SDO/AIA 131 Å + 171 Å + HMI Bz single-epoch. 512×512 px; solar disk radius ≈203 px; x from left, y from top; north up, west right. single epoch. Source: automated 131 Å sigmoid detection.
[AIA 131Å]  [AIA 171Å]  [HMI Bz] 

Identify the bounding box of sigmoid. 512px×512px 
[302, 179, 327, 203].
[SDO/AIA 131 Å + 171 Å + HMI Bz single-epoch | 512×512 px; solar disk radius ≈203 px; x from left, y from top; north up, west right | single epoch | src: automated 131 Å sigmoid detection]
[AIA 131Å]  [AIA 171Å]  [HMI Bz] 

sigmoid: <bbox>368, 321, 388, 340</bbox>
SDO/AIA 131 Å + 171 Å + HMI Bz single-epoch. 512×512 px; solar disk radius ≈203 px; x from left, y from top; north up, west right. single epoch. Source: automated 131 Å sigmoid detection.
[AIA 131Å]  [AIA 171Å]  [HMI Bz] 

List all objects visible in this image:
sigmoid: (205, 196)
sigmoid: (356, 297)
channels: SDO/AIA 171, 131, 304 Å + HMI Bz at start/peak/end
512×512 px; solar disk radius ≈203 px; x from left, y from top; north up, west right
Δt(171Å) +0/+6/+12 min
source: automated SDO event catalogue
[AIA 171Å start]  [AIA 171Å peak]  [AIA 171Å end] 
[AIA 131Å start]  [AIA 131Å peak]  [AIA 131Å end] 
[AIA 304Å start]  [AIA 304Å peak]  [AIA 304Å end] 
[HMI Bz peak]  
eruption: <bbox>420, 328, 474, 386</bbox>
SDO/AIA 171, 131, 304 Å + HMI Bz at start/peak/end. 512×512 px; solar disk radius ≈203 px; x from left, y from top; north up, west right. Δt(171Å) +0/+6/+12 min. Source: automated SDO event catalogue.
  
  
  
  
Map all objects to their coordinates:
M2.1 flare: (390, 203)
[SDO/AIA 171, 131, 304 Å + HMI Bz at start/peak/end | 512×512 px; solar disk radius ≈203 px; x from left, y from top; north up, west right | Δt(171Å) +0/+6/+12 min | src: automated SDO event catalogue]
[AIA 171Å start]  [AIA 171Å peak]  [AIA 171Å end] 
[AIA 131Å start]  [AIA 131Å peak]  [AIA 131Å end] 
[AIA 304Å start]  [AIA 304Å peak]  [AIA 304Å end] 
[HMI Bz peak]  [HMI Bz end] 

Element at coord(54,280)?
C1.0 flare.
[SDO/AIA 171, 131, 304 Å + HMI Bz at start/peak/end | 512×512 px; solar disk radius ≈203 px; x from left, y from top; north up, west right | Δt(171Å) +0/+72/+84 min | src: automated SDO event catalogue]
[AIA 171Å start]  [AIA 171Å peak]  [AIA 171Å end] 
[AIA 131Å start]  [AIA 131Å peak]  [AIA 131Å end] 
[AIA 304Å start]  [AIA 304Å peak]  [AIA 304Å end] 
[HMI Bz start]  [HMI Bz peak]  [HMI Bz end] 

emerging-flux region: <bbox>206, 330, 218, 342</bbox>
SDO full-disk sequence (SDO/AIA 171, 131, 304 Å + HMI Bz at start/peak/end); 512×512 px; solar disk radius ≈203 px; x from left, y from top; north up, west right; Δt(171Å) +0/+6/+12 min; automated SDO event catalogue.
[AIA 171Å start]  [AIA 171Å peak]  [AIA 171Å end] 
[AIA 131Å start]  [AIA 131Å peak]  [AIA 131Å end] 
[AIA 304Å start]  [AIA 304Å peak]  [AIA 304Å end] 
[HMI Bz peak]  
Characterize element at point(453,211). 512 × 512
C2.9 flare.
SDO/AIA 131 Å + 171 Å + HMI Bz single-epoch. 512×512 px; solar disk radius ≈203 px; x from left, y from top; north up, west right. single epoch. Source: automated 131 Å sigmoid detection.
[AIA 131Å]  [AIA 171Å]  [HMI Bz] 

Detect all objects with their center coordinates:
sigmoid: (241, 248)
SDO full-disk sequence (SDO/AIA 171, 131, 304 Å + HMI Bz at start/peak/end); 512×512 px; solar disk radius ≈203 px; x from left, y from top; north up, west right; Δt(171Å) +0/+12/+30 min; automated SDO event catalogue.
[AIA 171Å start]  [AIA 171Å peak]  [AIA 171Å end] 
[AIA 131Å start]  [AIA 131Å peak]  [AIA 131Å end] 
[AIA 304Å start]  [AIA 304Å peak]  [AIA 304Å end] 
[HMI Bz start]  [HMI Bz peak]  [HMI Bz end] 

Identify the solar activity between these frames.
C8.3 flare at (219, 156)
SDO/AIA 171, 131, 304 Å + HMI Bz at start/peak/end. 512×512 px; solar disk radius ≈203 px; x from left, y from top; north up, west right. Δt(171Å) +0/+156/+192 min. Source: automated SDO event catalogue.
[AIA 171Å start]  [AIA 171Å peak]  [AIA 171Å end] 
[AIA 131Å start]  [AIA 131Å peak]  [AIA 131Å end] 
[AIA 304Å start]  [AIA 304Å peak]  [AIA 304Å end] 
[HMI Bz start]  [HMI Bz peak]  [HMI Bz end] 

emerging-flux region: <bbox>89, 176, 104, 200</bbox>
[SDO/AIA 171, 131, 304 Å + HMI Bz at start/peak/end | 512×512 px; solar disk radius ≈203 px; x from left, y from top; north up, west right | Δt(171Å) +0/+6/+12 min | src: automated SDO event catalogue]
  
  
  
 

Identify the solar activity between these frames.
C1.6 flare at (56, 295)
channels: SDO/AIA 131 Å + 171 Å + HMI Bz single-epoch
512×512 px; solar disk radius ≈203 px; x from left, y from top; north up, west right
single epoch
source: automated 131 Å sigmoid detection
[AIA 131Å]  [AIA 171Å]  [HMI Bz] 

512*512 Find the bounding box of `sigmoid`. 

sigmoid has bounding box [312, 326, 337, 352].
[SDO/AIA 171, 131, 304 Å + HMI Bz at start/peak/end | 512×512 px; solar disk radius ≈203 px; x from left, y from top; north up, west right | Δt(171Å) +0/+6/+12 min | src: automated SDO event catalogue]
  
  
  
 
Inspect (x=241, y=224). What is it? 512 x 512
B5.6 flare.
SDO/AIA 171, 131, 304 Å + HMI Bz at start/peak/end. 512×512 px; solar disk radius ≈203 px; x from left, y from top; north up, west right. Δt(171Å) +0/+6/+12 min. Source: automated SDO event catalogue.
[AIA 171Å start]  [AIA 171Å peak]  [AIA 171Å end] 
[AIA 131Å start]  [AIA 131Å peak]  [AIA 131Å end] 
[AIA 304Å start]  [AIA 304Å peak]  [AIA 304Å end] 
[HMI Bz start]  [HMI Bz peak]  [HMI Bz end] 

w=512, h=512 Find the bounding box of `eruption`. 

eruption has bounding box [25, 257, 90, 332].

- - -

#### YOUR OBJECTIVE
Please lay out the listing from the line with "Δt(171Å) +0/+6/+12 min; automated SDO event catalogue." up to and including the line with "emerging-flux region: <bbox>89, 176, 104, 200</bbox>" as a Markdown table with the columns Row and Listing line. Number the rows in order and leave out blank lines.

#### SOLUTION TO THE EXERCISE
| Row | Listing line |
|---|---|
| 1 | SDO full-disk sequence (SDO/AIA 171, 131, 304 Å + HMI Bz at start/peak/end); 512×512 px; solar disk radius ≈203 px; x from left, y from top; north up, west right; Δt(171Å) +0/+6/+12 min; automated SDO event catalogue. |
| 2 | [AIA 171Å start]  [AIA 171Å peak]  [AIA 171Å end]  |
| 3 | [AIA 131Å start]  [AIA 131Å peak]  [AIA 131Å end]  |
| 4 | [AIA 304Å start]  [AIA 304Å peak]  [AIA 304Å end]  |
| 5 | [HMI Bz peak]   |
| 6 | Characterize element at point(453,211). 512 × 512 |
| 7 | C2.9 flare. |
| 8 | SDO/AIA 131 Å + 171 Å + HMI Bz single-epoch. 512×512 px; solar disk radius ≈203 px; x from left, y from top; north up, west right. single epoch. Source: automated 131 Å sigmoid detection. |
| 9 | [AIA 131Å]  [AIA 171Å]  [HMI Bz]  |
| 10 | Detect all objects with their center coordinates: |
| 11 | sigmoid: (241, 248) |
| 12 | SDO full-disk sequence (SDO/AIA 171, 131, 304 Å + HMI Bz at start/peak/end); 512×512 px; solar disk radius ≈203 px; x from left, y from top; north up, west right; Δt(171Å) +0/+12/+30 min; automated SDO event catalogue. |
| 13 | [AIA 171Å start]  [AIA 171Å peak]  [AIA 171Å end]  |
| 14 | [AIA 131Å start]  [AIA 131Å peak]  [AIA 131Å end]  |
| 15 | [AIA 304Å start]  [AIA 304Å peak]  [AIA 304Å end]  |
| 16 | [HMI Bz start]  [HMI Bz peak]  [HMI Bz end]  |
| 17 | Identify the solar activity between these frames. |
| 18 | C8.3 flare at (219, 156) |
| 19 | SDO/AIA 171, 131, 304 Å + HMI Bz at start/peak/end. 512×512 px; solar disk radius ≈203 px; x from left, y from top; north up, west right. Δt(171Å) +0/+156/+192 min. Source: automated SDO event catalogue. |
| 20 | [AIA 171Å start]  [AIA 171Å peak]  [AIA 171Å end]  |
| 21 | [AIA 131Å start]  [AIA 131Å peak]  [AIA 131Å end]  |
| 22 | [AIA 304Å start]  [AIA 304Å peak]  [AIA 304Å end]  |
| 23 | [HMI Bz start]  [HMI Bz peak]  [HMI Bz end]  |
| 24 | emerging-flux region: <bbox>89, 176, 104, 200</bbox> |